▶ DATASET CONTENT:
§ §
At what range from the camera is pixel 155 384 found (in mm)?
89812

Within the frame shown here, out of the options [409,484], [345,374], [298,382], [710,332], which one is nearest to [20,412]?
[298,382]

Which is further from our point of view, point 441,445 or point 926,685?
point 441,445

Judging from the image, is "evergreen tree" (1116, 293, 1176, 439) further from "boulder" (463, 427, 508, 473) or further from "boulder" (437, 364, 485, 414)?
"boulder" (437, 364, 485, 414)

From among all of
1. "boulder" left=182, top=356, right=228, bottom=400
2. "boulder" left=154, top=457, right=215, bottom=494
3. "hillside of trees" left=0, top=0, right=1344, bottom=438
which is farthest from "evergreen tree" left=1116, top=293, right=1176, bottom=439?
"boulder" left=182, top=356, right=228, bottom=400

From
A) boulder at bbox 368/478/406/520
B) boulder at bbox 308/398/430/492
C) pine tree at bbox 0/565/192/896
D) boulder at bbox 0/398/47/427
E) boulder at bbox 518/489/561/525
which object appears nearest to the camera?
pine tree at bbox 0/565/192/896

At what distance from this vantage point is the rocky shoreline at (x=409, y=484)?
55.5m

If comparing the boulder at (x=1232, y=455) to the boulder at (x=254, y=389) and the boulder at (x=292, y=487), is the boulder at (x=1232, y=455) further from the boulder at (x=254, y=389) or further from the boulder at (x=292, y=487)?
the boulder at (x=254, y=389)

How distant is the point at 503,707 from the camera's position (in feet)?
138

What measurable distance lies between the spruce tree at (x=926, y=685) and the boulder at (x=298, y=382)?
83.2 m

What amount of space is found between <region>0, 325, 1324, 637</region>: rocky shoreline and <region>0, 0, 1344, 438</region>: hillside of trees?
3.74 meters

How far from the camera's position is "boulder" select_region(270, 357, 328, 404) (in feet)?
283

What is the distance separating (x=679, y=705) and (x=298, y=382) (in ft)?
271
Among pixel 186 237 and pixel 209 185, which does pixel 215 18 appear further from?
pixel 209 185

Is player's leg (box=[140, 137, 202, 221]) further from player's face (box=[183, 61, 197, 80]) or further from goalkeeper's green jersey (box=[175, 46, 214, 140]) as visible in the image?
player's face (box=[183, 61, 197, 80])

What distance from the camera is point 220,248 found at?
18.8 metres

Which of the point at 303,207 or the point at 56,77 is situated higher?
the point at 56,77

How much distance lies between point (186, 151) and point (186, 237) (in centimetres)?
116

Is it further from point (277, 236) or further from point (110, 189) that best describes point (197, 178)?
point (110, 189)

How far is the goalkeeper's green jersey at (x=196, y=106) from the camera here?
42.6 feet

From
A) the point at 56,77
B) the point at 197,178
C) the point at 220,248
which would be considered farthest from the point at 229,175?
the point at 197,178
§ §
▶ GOAL:
Copy all of the material above word for word, keeping each line and its order unchanged.

▶ ANSWER FOR THE TASK:
At what range from the camera is pixel 155 384 found (in mm)?
89812

Within the frame shown here, out of the options [409,484], [345,374], [298,382], [710,332], which one is nearest to [20,412]?
[298,382]

Which is further from our point of view, point 441,445 or point 926,685?
point 441,445

Judging from the image, is "evergreen tree" (1116, 293, 1176, 439) further from "boulder" (463, 427, 508, 473) or further from "boulder" (437, 364, 485, 414)?
"boulder" (437, 364, 485, 414)

From among all of
1. "boulder" left=182, top=356, right=228, bottom=400
2. "boulder" left=154, top=457, right=215, bottom=494
3. "hillside of trees" left=0, top=0, right=1344, bottom=438
which is farthest from "evergreen tree" left=1116, top=293, right=1176, bottom=439?
"boulder" left=182, top=356, right=228, bottom=400

From
A) boulder at bbox 368/478/406/520
B) boulder at bbox 308/398/430/492
C) pine tree at bbox 0/565/192/896
D) boulder at bbox 0/398/47/427
E) boulder at bbox 518/489/561/525
which object appears nearest to the camera?
pine tree at bbox 0/565/192/896

At what distance from this vantage point is the rocky shoreline at (x=409, y=484)?
55.5m

If comparing the boulder at (x=1232, y=455) to the boulder at (x=254, y=389) and the boulder at (x=292, y=487), is the boulder at (x=1232, y=455) further from the boulder at (x=254, y=389) or further from the boulder at (x=292, y=487)?
the boulder at (x=254, y=389)

How distant is the point at 503,707 from the camera's position (in feet)?
138

What measurable distance lies between the spruce tree at (x=926, y=685) and the boulder at (x=298, y=382)?
83.2 m

What amount of space is found between <region>0, 325, 1324, 637</region>: rocky shoreline and <region>0, 0, 1344, 438</region>: hillside of trees?
3.74 meters

How far from the camera's position is "boulder" select_region(270, 357, 328, 404) (in feet)?
283

What is the distance separating (x=679, y=705) and (x=298, y=382) (in ft)?
271
Among pixel 186 237 and pixel 209 185, which does pixel 215 18 appear further from?
pixel 209 185

Is player's leg (box=[140, 137, 202, 221]) further from player's face (box=[183, 61, 197, 80]) or further from goalkeeper's green jersey (box=[175, 46, 214, 140]) as visible in the image?
player's face (box=[183, 61, 197, 80])

What distance from the camera is point 220,248 found at?
18.8 metres

Which of the point at 303,207 or the point at 56,77 is situated higher?
the point at 56,77

How much distance lies between point (186, 151) and point (186, 237) (in centimetres)?
116

Is it further from point (277, 236) or further from point (110, 189) that best describes point (197, 178)?
point (110, 189)

How far is the goalkeeper's green jersey at (x=196, y=106) from the camera here?
42.6 feet

From
A) the point at 56,77
B) the point at 197,178
C) the point at 220,248
which would be considered farthest from the point at 229,175?
the point at 197,178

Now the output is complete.